• _BRIEF_
Work out how many lines of the listing contain the string "each", treating uppercase and lowercase as different, and reply with that number alone.

Outline labeling records
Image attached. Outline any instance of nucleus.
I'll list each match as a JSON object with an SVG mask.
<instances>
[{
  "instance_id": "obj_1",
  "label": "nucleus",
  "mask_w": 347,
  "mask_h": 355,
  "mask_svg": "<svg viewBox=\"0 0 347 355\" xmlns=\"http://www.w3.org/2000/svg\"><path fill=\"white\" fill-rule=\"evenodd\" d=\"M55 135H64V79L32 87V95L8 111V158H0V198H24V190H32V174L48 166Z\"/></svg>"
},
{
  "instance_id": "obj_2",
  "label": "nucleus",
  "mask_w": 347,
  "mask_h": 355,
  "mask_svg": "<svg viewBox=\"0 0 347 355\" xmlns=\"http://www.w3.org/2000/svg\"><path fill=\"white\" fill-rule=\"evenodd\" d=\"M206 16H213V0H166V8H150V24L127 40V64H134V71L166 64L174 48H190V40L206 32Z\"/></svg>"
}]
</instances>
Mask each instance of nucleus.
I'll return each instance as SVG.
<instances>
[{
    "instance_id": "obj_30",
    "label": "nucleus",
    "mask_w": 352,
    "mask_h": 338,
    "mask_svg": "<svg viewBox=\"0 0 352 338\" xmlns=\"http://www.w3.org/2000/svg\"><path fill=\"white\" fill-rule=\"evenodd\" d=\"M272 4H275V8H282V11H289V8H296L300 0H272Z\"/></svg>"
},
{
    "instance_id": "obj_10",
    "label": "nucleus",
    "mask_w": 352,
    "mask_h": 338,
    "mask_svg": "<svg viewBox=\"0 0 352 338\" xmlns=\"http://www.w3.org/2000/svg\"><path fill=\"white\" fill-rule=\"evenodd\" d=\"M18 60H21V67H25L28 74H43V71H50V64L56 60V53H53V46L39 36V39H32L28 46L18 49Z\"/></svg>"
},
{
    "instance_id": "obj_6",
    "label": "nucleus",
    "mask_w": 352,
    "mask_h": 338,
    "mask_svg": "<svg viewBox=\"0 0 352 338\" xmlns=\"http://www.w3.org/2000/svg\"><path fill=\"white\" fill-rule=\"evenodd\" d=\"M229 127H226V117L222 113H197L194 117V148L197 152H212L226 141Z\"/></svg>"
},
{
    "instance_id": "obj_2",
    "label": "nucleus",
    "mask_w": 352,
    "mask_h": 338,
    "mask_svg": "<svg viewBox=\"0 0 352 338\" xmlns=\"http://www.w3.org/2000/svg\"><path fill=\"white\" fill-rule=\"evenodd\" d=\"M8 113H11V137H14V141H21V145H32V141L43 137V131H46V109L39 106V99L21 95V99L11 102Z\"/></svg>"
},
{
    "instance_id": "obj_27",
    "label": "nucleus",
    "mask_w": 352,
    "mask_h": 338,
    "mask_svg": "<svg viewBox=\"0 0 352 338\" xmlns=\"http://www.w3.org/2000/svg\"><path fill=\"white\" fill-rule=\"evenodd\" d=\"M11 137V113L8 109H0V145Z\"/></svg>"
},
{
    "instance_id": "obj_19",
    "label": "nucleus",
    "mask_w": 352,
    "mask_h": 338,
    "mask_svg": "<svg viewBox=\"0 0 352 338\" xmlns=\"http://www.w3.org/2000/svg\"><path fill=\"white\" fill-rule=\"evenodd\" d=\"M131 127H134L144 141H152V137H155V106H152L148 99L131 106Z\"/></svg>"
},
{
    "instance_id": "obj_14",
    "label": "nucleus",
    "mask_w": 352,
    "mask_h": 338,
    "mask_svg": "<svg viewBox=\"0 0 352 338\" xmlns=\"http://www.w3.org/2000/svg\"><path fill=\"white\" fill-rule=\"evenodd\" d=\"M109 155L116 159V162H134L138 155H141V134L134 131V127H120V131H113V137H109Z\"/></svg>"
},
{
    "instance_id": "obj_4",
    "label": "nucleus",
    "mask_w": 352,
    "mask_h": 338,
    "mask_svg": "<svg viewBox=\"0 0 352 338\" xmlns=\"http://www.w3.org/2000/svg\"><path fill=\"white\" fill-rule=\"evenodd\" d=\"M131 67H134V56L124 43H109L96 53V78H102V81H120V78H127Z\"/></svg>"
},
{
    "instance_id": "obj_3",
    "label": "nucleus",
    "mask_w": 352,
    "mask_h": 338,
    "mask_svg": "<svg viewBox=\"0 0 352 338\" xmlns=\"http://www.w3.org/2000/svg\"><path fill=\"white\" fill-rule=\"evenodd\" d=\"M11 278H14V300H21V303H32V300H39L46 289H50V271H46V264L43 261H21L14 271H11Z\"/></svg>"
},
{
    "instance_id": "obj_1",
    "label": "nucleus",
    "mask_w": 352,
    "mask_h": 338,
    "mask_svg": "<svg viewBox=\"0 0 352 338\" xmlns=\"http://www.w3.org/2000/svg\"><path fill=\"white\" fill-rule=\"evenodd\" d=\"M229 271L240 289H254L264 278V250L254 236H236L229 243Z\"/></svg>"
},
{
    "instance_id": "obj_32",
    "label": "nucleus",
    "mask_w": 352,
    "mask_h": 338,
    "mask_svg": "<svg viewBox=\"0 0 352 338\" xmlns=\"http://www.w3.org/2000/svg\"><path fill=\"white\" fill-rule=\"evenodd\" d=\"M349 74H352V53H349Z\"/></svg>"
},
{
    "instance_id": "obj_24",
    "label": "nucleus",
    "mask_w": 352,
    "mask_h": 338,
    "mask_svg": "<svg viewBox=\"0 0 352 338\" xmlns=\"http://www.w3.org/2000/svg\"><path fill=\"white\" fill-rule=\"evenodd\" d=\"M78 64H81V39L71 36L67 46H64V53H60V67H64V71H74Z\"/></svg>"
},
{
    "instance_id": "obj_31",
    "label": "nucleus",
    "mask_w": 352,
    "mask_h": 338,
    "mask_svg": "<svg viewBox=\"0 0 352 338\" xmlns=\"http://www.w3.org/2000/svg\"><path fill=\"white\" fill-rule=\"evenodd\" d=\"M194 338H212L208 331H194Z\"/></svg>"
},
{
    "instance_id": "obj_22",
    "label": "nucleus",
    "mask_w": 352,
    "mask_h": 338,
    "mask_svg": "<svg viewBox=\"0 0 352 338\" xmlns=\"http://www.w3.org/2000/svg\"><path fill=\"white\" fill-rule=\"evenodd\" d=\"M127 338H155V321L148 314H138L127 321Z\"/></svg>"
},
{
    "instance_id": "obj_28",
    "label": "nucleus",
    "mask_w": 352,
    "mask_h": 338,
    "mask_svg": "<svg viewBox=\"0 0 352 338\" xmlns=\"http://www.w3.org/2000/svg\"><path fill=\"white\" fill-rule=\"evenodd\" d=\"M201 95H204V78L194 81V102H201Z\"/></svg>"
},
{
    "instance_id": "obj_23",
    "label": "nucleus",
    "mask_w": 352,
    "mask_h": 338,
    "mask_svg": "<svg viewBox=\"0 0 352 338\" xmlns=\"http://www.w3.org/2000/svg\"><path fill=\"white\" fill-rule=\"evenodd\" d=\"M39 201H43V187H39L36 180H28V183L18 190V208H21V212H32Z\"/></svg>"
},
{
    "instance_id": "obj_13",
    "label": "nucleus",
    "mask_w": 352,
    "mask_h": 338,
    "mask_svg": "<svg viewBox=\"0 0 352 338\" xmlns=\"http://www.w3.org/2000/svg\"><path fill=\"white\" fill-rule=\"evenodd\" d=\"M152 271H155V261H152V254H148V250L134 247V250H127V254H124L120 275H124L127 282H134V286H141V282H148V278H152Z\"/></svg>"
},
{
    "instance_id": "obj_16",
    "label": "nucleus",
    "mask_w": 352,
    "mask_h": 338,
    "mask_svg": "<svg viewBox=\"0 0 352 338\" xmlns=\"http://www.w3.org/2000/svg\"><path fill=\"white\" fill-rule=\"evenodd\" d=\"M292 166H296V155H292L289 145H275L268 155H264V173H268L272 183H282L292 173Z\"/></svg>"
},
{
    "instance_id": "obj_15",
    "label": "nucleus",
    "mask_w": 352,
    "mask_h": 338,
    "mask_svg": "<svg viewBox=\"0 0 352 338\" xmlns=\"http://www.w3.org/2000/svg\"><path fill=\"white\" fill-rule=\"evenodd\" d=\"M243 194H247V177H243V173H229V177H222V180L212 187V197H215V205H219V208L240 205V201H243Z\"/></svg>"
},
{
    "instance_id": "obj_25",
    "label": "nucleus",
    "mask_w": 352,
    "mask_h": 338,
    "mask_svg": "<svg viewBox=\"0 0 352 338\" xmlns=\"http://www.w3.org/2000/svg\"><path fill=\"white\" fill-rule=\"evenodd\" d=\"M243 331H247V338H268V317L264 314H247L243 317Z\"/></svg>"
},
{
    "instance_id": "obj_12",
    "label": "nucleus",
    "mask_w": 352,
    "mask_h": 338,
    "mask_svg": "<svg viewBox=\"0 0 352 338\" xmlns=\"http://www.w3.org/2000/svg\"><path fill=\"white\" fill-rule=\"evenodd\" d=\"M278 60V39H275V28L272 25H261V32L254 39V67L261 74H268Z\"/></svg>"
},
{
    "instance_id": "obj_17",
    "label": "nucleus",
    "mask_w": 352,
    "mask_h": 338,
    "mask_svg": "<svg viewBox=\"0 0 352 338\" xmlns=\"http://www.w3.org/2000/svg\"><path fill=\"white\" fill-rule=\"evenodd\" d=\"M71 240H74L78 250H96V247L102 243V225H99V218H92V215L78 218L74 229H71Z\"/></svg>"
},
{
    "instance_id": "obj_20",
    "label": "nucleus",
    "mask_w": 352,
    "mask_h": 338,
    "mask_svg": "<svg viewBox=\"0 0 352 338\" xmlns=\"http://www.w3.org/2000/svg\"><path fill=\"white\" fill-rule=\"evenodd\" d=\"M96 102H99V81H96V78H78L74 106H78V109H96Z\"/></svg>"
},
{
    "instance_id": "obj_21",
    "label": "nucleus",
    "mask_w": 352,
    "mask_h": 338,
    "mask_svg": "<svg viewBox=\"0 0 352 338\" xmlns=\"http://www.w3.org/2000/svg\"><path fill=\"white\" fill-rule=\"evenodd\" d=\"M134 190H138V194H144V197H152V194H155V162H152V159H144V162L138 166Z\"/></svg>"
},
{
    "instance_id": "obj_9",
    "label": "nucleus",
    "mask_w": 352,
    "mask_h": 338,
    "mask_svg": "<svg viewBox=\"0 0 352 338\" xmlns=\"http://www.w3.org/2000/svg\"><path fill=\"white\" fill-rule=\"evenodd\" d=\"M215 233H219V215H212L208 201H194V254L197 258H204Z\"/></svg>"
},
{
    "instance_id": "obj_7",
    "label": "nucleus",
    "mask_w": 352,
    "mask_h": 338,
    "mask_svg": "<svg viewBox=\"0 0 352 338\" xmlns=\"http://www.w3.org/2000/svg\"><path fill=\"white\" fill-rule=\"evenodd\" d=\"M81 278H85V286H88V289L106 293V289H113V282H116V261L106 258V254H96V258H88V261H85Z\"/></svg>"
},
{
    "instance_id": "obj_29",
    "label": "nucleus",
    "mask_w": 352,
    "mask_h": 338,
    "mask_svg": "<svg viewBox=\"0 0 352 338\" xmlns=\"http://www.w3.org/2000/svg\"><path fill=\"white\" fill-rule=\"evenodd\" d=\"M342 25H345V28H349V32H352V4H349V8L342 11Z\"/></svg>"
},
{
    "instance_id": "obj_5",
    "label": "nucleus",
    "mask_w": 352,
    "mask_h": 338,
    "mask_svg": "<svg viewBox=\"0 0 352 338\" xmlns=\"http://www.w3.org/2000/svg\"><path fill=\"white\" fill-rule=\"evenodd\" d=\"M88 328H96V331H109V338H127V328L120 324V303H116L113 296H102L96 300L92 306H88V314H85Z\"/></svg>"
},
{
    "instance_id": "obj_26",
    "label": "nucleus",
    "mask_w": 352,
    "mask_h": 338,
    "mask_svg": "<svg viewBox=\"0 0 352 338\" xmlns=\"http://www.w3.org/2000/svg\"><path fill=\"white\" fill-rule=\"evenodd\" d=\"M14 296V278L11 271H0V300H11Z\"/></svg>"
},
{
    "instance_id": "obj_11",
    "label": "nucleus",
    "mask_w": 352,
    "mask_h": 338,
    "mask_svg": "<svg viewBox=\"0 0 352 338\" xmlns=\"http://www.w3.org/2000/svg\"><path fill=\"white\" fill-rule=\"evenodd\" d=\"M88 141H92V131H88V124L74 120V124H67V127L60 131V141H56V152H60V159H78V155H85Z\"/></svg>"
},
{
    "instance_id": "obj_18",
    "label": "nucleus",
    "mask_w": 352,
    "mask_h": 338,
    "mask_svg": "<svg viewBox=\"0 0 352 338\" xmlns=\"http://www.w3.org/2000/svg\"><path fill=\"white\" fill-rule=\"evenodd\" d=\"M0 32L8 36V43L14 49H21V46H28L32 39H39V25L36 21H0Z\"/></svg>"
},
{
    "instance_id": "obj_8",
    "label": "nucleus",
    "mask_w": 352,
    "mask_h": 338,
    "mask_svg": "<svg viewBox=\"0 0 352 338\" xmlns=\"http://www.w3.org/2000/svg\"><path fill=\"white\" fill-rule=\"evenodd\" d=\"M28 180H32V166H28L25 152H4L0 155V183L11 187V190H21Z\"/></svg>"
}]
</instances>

• _WORKED ANSWER_
3